Abstract: The increasing complexity of clinical research objectives has fueled the demand for the next-generation clinical trials with more effective designs and analysis strategies. For example, medicines such as gene therapies have features vastly different from those of typical drugs, which presents a new challenge for statisticians in designing their dose-finding, proofs of concept, and confirmatory studies. In addition, regulatory agencies have been promoting complex and innovative designs for the industry, such as clinical trials for rare diseases, leveraging real-world data and real-world evidence in clinical trials, clinical trial with master protocols, and many more. These opportunities for developing next-generation clinical trials also come with unprecedented statistical difficulties. To conquer such difficulties and fully unlock the potential of next-generation clinical trials, a strong partnership between industry and academic stakeholders are needed. In this presentation, we will examine the potential of the Regeneron-Georgetown partnership in modernizing the clinical studies industry are conducting.

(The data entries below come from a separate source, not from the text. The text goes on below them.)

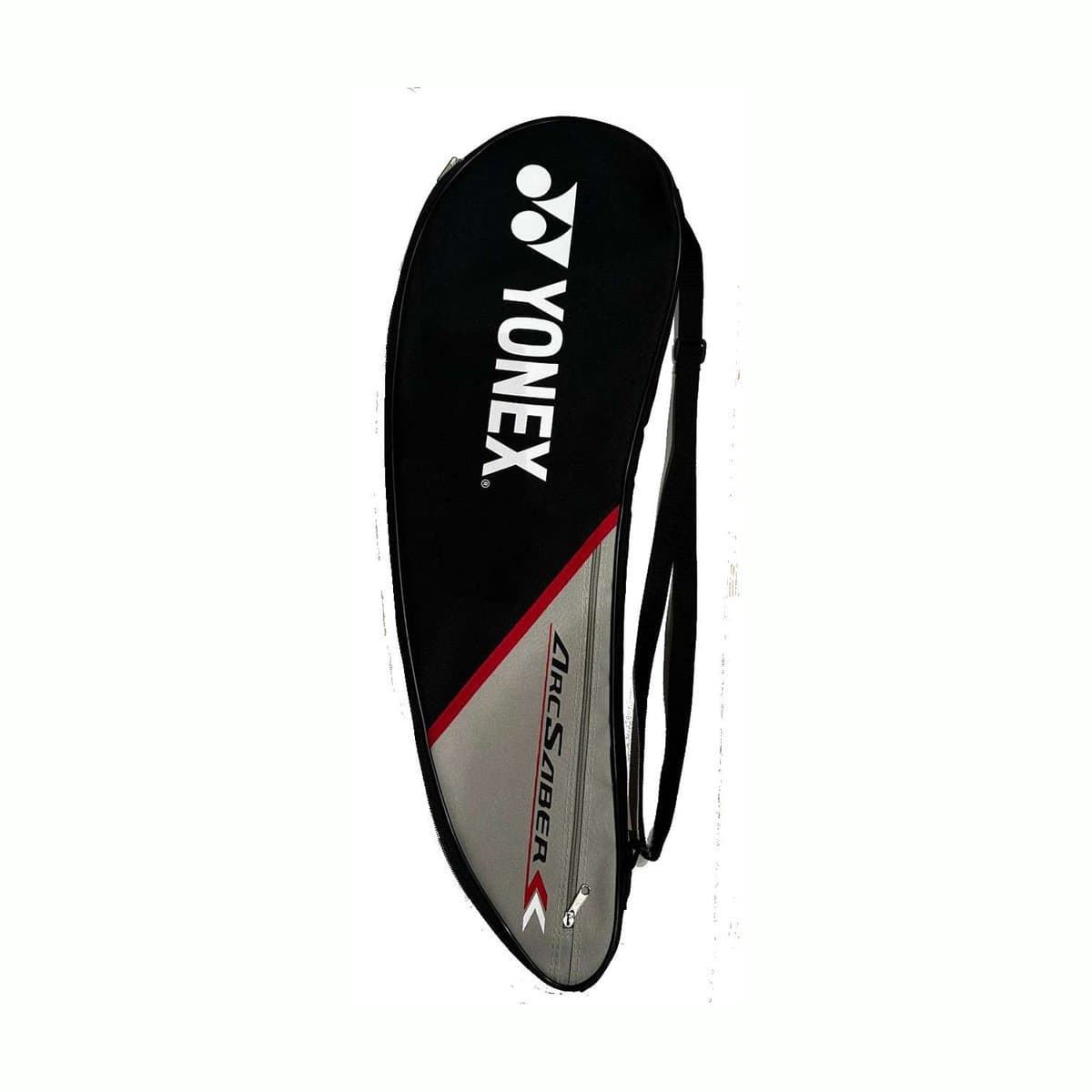 Yonex originele Arcsaber badmintonhoes / cover - voor 1 racket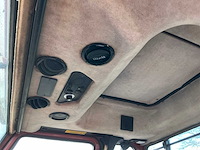 1994 fiat 70-90 dt vierwielaangedreven landbouwtractor - afbeelding 19 van  27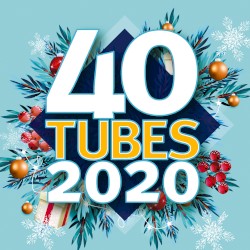 40 Tubes 2020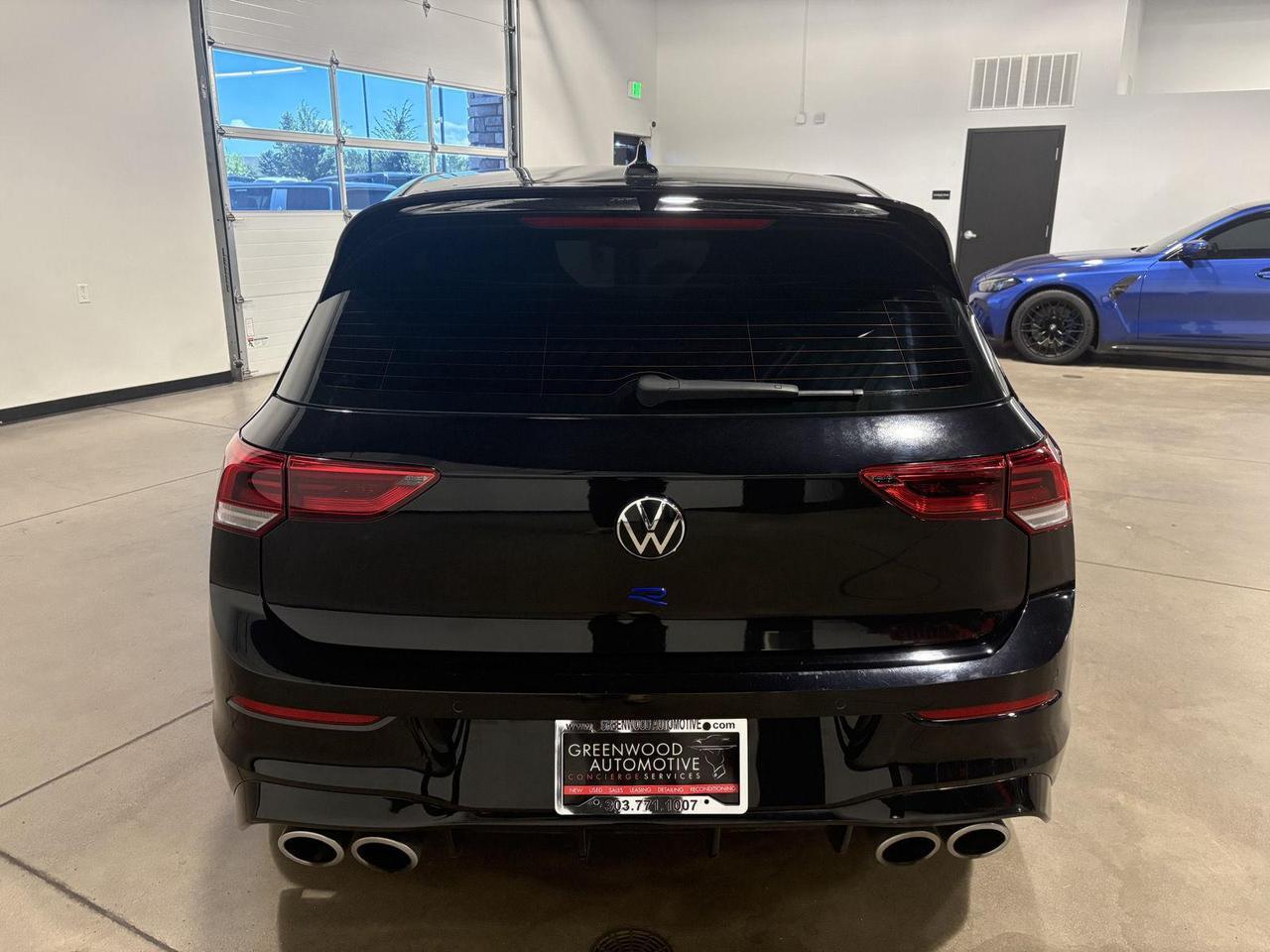 2023 Volkswagen Golf R 20th Anniversary Edition Parker CO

Location: Building D, Warwick Evans Conference Room

Friday, September 8, 2023 at 10:00 am

Shelby Haberman, Ph.D.
Educator, Statistician

Abstract: Measures of agreement are compared to measures of prediction accuracy. Differences in appropriate use are emphasized, and approaches are examined for both numerical and nominal variables. General estimation methods are developed, and their large-sample properties are compared.

Location: Online via Zoom

The Bio3 Seminar Series are for educational purposes and intended for members of the Georgetown University community.  The seminars are closed to the public.